PD Dr. Rohmann: Damals wie heute waren die Vorstellungen von Seele mit individuellen Weltanschauungen verbunden. Die meisten Menschen verstanden unter Psyche grob gesagt das, was den Objekten der materiellen Welt Leben einhaucht. Insofern der Kosmos als Ganzes ebenfalls der Veränderung unterliegt, waren sowohl dieser als auch die bewegten Naturphänomene der Welt, wie Flüsse oder Sterne, für sie grundsätzlich beseelt und somit das Individuum Teil seiner Umwelt und idealerweise mit dieser in Einheit. Die wichtigsten Weltanschauungen der Antike sahen zudem in den Seelen Einheiten, die unabhängig von der materiellen Welt und auch nach dem Tod des bewirtenden Körpers existierten und in neue Körper eingehen konnten. Pythagoras, Platon und Aristoteles waren sich darin einig und bauten aufeinander auf, mit Platon erreicht die idealistische Philosophie, welche die Welt aus der Ideenschau der Seele versteht, ihren Höhepunkt. Einige Philosophen des Hellenismus und ihre Anhänger, wie die Epikureer und Atomisten, hielten dagegen ein Leben nach dem Tod für unmöglich und verstanden folglich in der Psyche das Bewusstsein des Menschen.
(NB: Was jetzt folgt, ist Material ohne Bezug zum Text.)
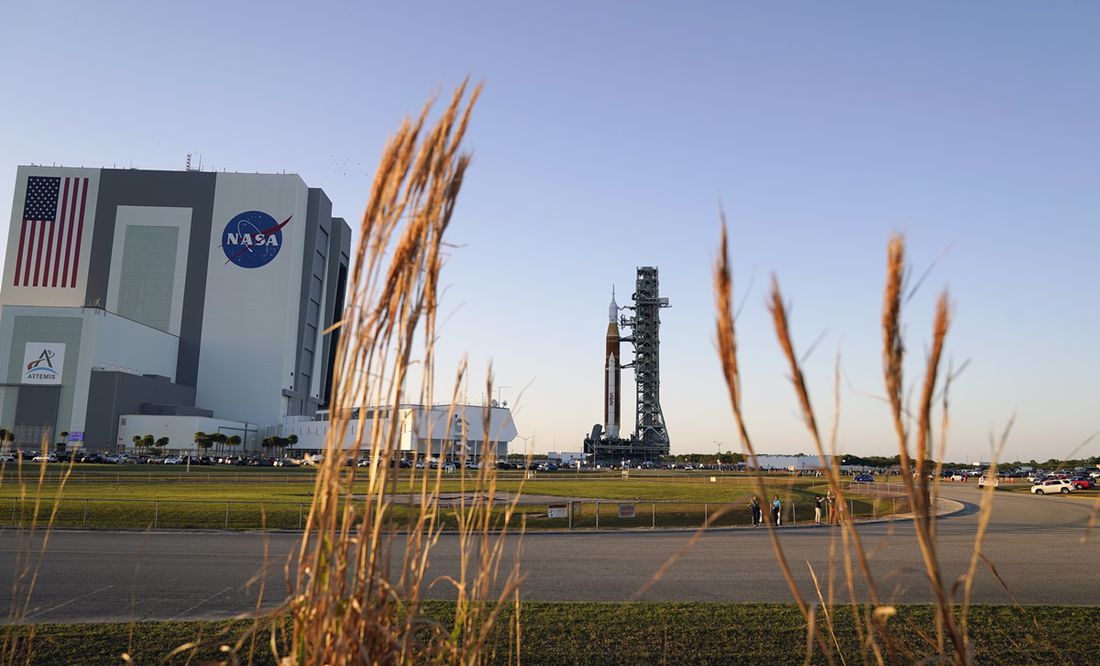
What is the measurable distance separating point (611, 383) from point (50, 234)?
68813 millimetres

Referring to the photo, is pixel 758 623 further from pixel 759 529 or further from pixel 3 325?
pixel 3 325

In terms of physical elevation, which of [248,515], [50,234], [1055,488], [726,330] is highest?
[50,234]

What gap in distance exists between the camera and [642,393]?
93.3 meters

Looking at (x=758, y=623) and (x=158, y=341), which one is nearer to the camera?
(x=758, y=623)

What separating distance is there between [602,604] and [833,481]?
931 centimetres

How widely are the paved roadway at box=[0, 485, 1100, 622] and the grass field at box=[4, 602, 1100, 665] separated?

Großen Einfluss auf die Medizingeschichte hatten seit der klassischen Zeit die Schriften des Hippokrates und seiner Schüler, welche für körperliche und seelische Leiden gleichermaßen organische Ursachen annahmen und die Medizin von dem Einfluss nichtmedizinischer Denkschulen befreien wollten. Die Überlieferungslage medizinischer Schriften bedingt es, dass sich die besonders im Hellenismus ausgeprägte Vielfalt der einzelnen medizinischen Schulen außerhalb der hippokratischen kaum noch nachvollziehen lässt. Auf längere Sicht hat sich aber spätestens mit der hohen Kaiserzeit und den Schriften Galens die Richtung durchgesetzt, welche in Fragen der menschlichen Psyche einen Ausgleich zwischen medizinischem und philosophischem Wissen anstrebte. Ähnlich wie die erhaltenen Historiker des Hellenismus und der auf sie folgenden römischen Kaiserzeit stand Galen der hellenistischen Philosophenschule der Stoa nahe, welche eine Mittlerposition zwischen der idealistischen Seelentheorie eines Platon und dem rein auf materialistischer Physik aufbauenden Weltverständnis der Epikureer einnahm.